The IRS says the vast majority of the organizations were defunct, but it also announced special steps to help any existing organizations apply for reinstatement of their tax-exempt status.
In Texas, more than 21,400 nonprofits are no longer tax-exempt.
Barry Silverberg, president and CEO of the Texas Association of Nonprofit Organizations, said Texas had about 100,000 tax-exempt organizations, including 72,000 nonprofits classified as 501(c)(3), which made donations to them tax-deductible. The nonprofit status of more than 14,100 of those organizations was revoked, leaving roughly 58,000, Silverberg said.
About 2,070 advocacy groups, for which donations were not tax-deductible, also lost their exemption.
Silverberg said the IRS is simply clearing away a multitude of deadwood.
"This is not a story of the big bad IRS. If it was, believe me, we would be" up in arms, he said. "Really the IRS is doing its job and cleaning up."
Across the state, well-known organizations to lose their exemptions included roughly 160 American Legion posts, about 110 Knights of Columbus organizations and 100 League of United Latin American Citizens councils. It's unclear to what extent that dents those organizations' overall ranks.
Defunct organizations in Tarrant County include Furever Friends, Original King Kids of America and Forgotten Children.
An organization called Southside Church of Christ Educational Foundation, founded in 1997 at 1800 Park Place Ave. in Fort Worth, was also axed. Officials at Southside Church of Christ on Hemphill Street hadn't heard of it.
For the past several years, the IRS has tried to prod tens of thousands of organizations nationwide to file required financial reports. It mailed more than 1 million notices to organizations that had not done so. And, last year, the IRS published a list of at-risk groups and gave smaller organizations an extra five months to comply. The requirement to file information was part of a law enacted in 2006.
In October, Silverberg expected about 28,000 Texas organizations to lose their status. However, about 6,000 organizations apparently took steps to adjust their status with the IRS.
Texas saw "roughly a 19 to 20 percent reduction in number of 501(c)(3)s in the state," he said.
Still, IRS Commissioner Doug Shulman said the agency realizes that some legitimate organizations, especially small ones, may be unaware of their filing requirement. "We are taking additional steps for these groups to maintain their tax-exempt status without jeopardizing their operations or harming their donors," he said in a news release.

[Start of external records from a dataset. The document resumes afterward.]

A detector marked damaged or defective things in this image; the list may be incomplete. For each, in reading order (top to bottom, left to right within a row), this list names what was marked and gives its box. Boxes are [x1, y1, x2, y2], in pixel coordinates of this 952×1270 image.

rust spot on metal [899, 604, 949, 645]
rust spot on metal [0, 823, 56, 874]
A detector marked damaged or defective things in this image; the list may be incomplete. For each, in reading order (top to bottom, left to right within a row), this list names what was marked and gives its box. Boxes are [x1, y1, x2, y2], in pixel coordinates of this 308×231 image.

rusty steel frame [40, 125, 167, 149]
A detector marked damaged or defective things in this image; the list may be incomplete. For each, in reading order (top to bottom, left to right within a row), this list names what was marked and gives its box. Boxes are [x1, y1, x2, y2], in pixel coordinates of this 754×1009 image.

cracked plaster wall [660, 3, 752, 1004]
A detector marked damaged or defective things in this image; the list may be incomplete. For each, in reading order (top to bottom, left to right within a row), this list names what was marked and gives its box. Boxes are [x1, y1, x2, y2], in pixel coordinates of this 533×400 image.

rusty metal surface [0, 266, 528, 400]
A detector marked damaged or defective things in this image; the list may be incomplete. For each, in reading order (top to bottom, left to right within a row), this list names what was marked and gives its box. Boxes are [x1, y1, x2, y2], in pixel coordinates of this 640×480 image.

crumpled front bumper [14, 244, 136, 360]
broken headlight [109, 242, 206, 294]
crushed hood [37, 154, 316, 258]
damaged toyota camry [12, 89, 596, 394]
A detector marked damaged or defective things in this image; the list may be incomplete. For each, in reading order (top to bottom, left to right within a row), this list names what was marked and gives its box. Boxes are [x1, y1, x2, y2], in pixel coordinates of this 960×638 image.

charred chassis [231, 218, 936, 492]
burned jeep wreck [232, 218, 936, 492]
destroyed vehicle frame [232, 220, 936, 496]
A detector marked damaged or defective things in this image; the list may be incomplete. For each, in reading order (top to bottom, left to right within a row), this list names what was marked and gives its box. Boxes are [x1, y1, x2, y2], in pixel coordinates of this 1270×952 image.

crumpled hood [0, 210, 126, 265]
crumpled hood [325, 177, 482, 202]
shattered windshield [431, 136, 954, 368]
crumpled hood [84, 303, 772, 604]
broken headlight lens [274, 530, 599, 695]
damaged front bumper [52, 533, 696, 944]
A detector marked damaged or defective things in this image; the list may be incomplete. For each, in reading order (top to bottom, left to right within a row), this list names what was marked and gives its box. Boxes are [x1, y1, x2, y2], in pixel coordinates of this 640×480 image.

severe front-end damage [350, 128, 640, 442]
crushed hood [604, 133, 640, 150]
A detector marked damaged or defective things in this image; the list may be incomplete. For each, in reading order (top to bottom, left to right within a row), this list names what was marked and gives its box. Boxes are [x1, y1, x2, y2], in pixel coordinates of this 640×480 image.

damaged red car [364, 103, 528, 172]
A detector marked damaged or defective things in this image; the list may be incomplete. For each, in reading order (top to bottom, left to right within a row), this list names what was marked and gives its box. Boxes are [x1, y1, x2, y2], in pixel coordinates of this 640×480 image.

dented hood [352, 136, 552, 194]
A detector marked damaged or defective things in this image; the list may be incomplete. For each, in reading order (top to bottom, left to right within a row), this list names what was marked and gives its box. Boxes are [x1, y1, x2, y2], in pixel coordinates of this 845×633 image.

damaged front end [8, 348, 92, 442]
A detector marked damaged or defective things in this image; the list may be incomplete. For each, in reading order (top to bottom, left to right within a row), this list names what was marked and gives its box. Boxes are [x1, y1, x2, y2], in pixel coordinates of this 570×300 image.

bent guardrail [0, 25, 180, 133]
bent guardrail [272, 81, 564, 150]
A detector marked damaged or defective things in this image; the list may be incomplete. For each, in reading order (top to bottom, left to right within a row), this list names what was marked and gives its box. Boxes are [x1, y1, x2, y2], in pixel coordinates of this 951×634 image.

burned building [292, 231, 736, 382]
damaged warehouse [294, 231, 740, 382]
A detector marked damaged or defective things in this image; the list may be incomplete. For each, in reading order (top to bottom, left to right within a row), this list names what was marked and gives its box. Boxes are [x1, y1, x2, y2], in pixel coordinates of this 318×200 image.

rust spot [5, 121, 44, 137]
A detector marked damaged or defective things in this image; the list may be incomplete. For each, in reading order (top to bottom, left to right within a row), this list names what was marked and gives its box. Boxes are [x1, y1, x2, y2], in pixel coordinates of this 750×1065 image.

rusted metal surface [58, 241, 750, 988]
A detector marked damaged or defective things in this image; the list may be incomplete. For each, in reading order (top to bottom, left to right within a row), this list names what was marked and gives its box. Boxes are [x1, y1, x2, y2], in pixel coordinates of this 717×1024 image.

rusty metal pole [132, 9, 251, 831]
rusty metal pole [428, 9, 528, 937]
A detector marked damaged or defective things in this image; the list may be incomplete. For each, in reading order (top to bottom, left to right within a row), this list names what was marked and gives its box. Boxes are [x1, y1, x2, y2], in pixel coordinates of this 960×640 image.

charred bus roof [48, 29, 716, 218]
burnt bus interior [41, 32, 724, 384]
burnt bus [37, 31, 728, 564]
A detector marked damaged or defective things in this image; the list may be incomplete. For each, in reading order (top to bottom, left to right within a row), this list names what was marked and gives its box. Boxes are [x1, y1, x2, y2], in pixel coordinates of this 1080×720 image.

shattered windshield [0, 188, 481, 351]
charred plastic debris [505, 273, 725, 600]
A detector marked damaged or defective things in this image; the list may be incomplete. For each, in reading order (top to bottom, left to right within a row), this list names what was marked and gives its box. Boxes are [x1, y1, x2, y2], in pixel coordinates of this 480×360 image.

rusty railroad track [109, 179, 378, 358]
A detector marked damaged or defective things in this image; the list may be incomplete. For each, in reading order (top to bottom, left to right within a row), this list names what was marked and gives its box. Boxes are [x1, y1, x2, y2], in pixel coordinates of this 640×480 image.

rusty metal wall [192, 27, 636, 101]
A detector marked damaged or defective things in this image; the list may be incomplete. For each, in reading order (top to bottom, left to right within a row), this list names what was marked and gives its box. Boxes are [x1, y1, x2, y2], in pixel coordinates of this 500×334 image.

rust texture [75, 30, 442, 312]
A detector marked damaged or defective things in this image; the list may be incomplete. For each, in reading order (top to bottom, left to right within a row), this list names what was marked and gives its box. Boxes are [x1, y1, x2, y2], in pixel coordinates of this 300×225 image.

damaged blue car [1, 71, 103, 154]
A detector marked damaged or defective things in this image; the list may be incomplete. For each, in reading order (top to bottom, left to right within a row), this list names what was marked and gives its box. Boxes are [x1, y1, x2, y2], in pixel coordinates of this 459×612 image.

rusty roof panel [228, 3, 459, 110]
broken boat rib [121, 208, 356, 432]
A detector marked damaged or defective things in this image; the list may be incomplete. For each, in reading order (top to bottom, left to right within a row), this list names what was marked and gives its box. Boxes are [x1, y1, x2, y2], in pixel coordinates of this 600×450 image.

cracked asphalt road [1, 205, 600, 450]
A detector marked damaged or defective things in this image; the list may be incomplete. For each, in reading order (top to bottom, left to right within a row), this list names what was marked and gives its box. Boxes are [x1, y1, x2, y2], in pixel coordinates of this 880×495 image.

The IRS said reinstatement, including retroactive reinstatement, is possible. Small organizations may regain their tax-exempt status retroactive to the date of revocation and pay a reduced application fee of $100. More information is available at www.irs.gov.
In Colleyville, the brisket goes on.
In place of the old barbecue association, this April the new Colleyville Bar-B-Q Cook Off, benefiting Special Olympics Texas, held its 10th annual rib fest.
About $20,000 went to the Special Olympics, said Charlie Hall of Hall's Grocery & Farmers Outlet.
"We struggled," he said, "but this year was our biggest year to give."